Anyway, people of VSB.com, I’m curious: If you believe in monogamy, well, why do you believe in monogamy?

What role have your “teachers” (your parents, the Bible, etc) played in constructing this belief….and what would you do if you somehow found out that they were full of shit and monogamy was, in fact, completely irrational?

(Also, to be clear, monogamy and fidelity aren’t the same thing. Cheating is always wrong. Monogamy, on the other hand, might not always be right. Big difference.)

—The Champ

Damon Young

Damon Young is the editor-in-chief of VSB. He is also a contributing editor for EBONY.com. He resides in Pittsburgh, and he really likes pancakes.

  • Pjuls

    “love is cursed by monogamy…”

    • Uneducated Formally

      Kanye. and i guess that depends on how you define love. romantic – you want the person. (posess monagomously etc.) or unconditional – self explanatory…

    • http://cocktailour.blogspot.com CocktailJay

      Perhaps we should stop quoting rappers and start thinking for ourselves.
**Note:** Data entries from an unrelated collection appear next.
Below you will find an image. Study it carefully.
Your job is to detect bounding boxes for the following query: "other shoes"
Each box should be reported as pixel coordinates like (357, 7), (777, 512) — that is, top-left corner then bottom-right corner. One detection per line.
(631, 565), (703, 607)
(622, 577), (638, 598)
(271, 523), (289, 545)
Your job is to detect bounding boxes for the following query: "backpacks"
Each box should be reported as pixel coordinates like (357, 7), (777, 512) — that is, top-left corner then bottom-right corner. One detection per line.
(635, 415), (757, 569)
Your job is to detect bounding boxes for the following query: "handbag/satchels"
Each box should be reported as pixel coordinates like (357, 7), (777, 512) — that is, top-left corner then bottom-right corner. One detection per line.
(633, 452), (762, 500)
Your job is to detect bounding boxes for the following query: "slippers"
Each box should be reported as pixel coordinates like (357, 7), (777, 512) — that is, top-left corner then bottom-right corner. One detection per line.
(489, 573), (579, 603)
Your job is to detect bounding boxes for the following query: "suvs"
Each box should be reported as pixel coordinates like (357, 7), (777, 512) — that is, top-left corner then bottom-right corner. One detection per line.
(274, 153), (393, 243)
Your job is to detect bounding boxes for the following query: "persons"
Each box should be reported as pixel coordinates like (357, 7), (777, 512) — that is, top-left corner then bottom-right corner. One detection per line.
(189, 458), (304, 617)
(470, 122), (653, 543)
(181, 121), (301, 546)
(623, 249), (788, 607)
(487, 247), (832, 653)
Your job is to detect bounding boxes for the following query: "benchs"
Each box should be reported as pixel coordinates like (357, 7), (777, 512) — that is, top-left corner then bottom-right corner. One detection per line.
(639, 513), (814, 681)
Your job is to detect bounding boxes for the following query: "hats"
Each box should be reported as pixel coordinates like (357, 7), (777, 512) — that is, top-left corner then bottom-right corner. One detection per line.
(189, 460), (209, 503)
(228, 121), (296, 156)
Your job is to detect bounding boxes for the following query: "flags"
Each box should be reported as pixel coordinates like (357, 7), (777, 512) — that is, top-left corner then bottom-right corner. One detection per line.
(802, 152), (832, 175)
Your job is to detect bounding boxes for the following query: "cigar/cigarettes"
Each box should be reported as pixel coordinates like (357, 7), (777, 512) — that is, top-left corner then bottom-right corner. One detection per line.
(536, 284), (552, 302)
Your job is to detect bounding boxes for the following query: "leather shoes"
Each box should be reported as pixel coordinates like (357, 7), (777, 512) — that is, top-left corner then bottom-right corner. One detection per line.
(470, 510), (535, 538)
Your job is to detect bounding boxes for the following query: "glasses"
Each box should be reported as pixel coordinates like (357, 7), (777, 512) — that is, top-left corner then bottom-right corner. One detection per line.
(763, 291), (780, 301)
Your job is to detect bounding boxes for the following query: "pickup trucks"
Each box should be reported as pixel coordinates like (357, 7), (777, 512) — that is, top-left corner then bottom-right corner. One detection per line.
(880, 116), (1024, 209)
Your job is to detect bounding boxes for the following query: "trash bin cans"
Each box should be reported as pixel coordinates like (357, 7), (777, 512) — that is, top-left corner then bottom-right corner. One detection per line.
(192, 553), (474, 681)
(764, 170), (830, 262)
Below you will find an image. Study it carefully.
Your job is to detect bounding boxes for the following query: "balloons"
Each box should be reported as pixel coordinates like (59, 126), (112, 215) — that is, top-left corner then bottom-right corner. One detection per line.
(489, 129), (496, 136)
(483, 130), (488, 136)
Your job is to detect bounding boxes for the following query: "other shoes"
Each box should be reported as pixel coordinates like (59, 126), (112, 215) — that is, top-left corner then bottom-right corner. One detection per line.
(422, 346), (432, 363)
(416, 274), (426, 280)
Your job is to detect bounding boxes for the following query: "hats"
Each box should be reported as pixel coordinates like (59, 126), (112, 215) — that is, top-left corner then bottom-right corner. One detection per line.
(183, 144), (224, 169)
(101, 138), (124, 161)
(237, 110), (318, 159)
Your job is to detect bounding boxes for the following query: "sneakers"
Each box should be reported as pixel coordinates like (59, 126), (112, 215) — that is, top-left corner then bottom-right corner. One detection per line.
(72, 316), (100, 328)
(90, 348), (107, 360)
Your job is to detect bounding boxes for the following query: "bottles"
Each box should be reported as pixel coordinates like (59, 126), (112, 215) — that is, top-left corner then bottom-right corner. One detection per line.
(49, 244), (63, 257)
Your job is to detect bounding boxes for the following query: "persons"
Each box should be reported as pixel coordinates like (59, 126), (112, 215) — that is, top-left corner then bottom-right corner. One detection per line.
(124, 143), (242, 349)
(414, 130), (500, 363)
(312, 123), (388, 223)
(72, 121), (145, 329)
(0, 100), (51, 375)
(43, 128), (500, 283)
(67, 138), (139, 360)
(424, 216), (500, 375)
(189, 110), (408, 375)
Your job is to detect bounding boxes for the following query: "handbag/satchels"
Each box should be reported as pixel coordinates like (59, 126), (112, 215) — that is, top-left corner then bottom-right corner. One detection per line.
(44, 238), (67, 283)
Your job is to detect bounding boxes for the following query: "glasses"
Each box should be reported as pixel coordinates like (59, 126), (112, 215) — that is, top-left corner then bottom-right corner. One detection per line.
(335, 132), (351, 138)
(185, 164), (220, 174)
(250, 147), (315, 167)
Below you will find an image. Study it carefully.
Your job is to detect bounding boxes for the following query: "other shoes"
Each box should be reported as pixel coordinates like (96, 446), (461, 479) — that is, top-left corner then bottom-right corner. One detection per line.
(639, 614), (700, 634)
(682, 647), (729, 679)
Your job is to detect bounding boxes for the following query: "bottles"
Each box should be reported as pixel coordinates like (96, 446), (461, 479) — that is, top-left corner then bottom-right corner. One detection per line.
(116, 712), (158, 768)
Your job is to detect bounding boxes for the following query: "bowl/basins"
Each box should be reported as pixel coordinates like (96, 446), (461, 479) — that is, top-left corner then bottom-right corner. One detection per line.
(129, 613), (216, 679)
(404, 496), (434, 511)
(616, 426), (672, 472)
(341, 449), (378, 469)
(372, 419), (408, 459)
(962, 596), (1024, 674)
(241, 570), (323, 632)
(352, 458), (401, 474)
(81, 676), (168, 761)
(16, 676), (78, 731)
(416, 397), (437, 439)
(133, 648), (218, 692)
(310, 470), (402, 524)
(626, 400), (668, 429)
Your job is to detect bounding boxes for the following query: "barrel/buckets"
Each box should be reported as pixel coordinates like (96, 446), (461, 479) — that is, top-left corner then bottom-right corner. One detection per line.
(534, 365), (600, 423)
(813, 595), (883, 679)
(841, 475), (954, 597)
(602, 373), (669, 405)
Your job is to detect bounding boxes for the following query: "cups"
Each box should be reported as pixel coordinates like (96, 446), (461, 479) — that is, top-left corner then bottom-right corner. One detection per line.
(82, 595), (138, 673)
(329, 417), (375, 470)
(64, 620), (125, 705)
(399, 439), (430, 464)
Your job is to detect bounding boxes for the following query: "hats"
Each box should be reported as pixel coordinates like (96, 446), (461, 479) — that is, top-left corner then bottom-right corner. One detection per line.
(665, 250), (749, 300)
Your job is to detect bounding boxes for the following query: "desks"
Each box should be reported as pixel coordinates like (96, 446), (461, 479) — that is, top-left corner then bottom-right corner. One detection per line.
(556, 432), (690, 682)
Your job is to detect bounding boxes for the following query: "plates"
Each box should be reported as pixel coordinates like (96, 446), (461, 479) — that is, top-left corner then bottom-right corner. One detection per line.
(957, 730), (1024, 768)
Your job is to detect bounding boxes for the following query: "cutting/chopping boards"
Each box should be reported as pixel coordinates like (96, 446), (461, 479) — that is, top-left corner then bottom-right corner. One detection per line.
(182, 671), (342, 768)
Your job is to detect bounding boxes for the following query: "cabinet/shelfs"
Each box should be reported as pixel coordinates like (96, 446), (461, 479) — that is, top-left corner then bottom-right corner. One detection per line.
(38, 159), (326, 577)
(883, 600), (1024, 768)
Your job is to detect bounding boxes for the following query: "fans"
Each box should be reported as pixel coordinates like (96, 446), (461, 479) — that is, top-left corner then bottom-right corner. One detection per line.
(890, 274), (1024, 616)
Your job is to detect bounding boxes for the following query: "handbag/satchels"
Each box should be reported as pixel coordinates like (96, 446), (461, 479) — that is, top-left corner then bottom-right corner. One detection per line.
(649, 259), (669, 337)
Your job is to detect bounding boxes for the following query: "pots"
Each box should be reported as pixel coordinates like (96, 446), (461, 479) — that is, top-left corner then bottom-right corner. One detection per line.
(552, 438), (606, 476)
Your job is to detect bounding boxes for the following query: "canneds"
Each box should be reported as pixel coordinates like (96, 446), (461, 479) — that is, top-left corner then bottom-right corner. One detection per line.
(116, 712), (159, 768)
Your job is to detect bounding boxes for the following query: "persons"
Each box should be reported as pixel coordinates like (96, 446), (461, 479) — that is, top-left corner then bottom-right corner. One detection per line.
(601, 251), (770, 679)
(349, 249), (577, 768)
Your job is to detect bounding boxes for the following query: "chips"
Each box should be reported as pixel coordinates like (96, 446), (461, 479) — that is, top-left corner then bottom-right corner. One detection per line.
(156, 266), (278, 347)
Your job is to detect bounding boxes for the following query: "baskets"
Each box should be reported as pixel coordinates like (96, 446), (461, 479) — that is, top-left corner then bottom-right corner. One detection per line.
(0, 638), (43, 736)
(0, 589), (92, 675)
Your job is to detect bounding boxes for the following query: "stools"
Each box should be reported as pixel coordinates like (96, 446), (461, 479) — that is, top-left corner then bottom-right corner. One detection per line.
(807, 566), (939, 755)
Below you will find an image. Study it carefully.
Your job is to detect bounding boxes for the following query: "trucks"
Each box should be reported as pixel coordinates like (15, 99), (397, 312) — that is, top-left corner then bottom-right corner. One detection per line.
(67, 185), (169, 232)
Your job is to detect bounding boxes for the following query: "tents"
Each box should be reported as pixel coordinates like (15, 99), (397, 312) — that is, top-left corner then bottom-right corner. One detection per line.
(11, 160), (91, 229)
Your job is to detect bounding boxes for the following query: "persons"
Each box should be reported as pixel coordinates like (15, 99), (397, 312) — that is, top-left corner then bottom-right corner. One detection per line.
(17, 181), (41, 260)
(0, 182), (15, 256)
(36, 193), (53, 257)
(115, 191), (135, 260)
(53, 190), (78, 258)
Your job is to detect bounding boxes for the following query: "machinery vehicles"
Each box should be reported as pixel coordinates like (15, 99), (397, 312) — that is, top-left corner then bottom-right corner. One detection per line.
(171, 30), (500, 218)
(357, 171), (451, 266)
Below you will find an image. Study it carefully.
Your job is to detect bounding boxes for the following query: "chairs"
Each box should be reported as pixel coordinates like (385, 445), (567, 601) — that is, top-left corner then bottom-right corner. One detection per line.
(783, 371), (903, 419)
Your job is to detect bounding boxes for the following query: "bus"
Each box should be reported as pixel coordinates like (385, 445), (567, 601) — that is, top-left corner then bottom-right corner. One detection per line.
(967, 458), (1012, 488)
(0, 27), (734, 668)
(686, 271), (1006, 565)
      I do believe in monogamy…simply because I’m accosted daily by men, just like every other woman, and I still have no struggle with staying committed to the person I’m with. If I can do it, my partner should be able to do it. My sex drive is just as high, and they get on my nerves just as much as I do theirs. So if I don’t stray, why shouldn’t I expect the same?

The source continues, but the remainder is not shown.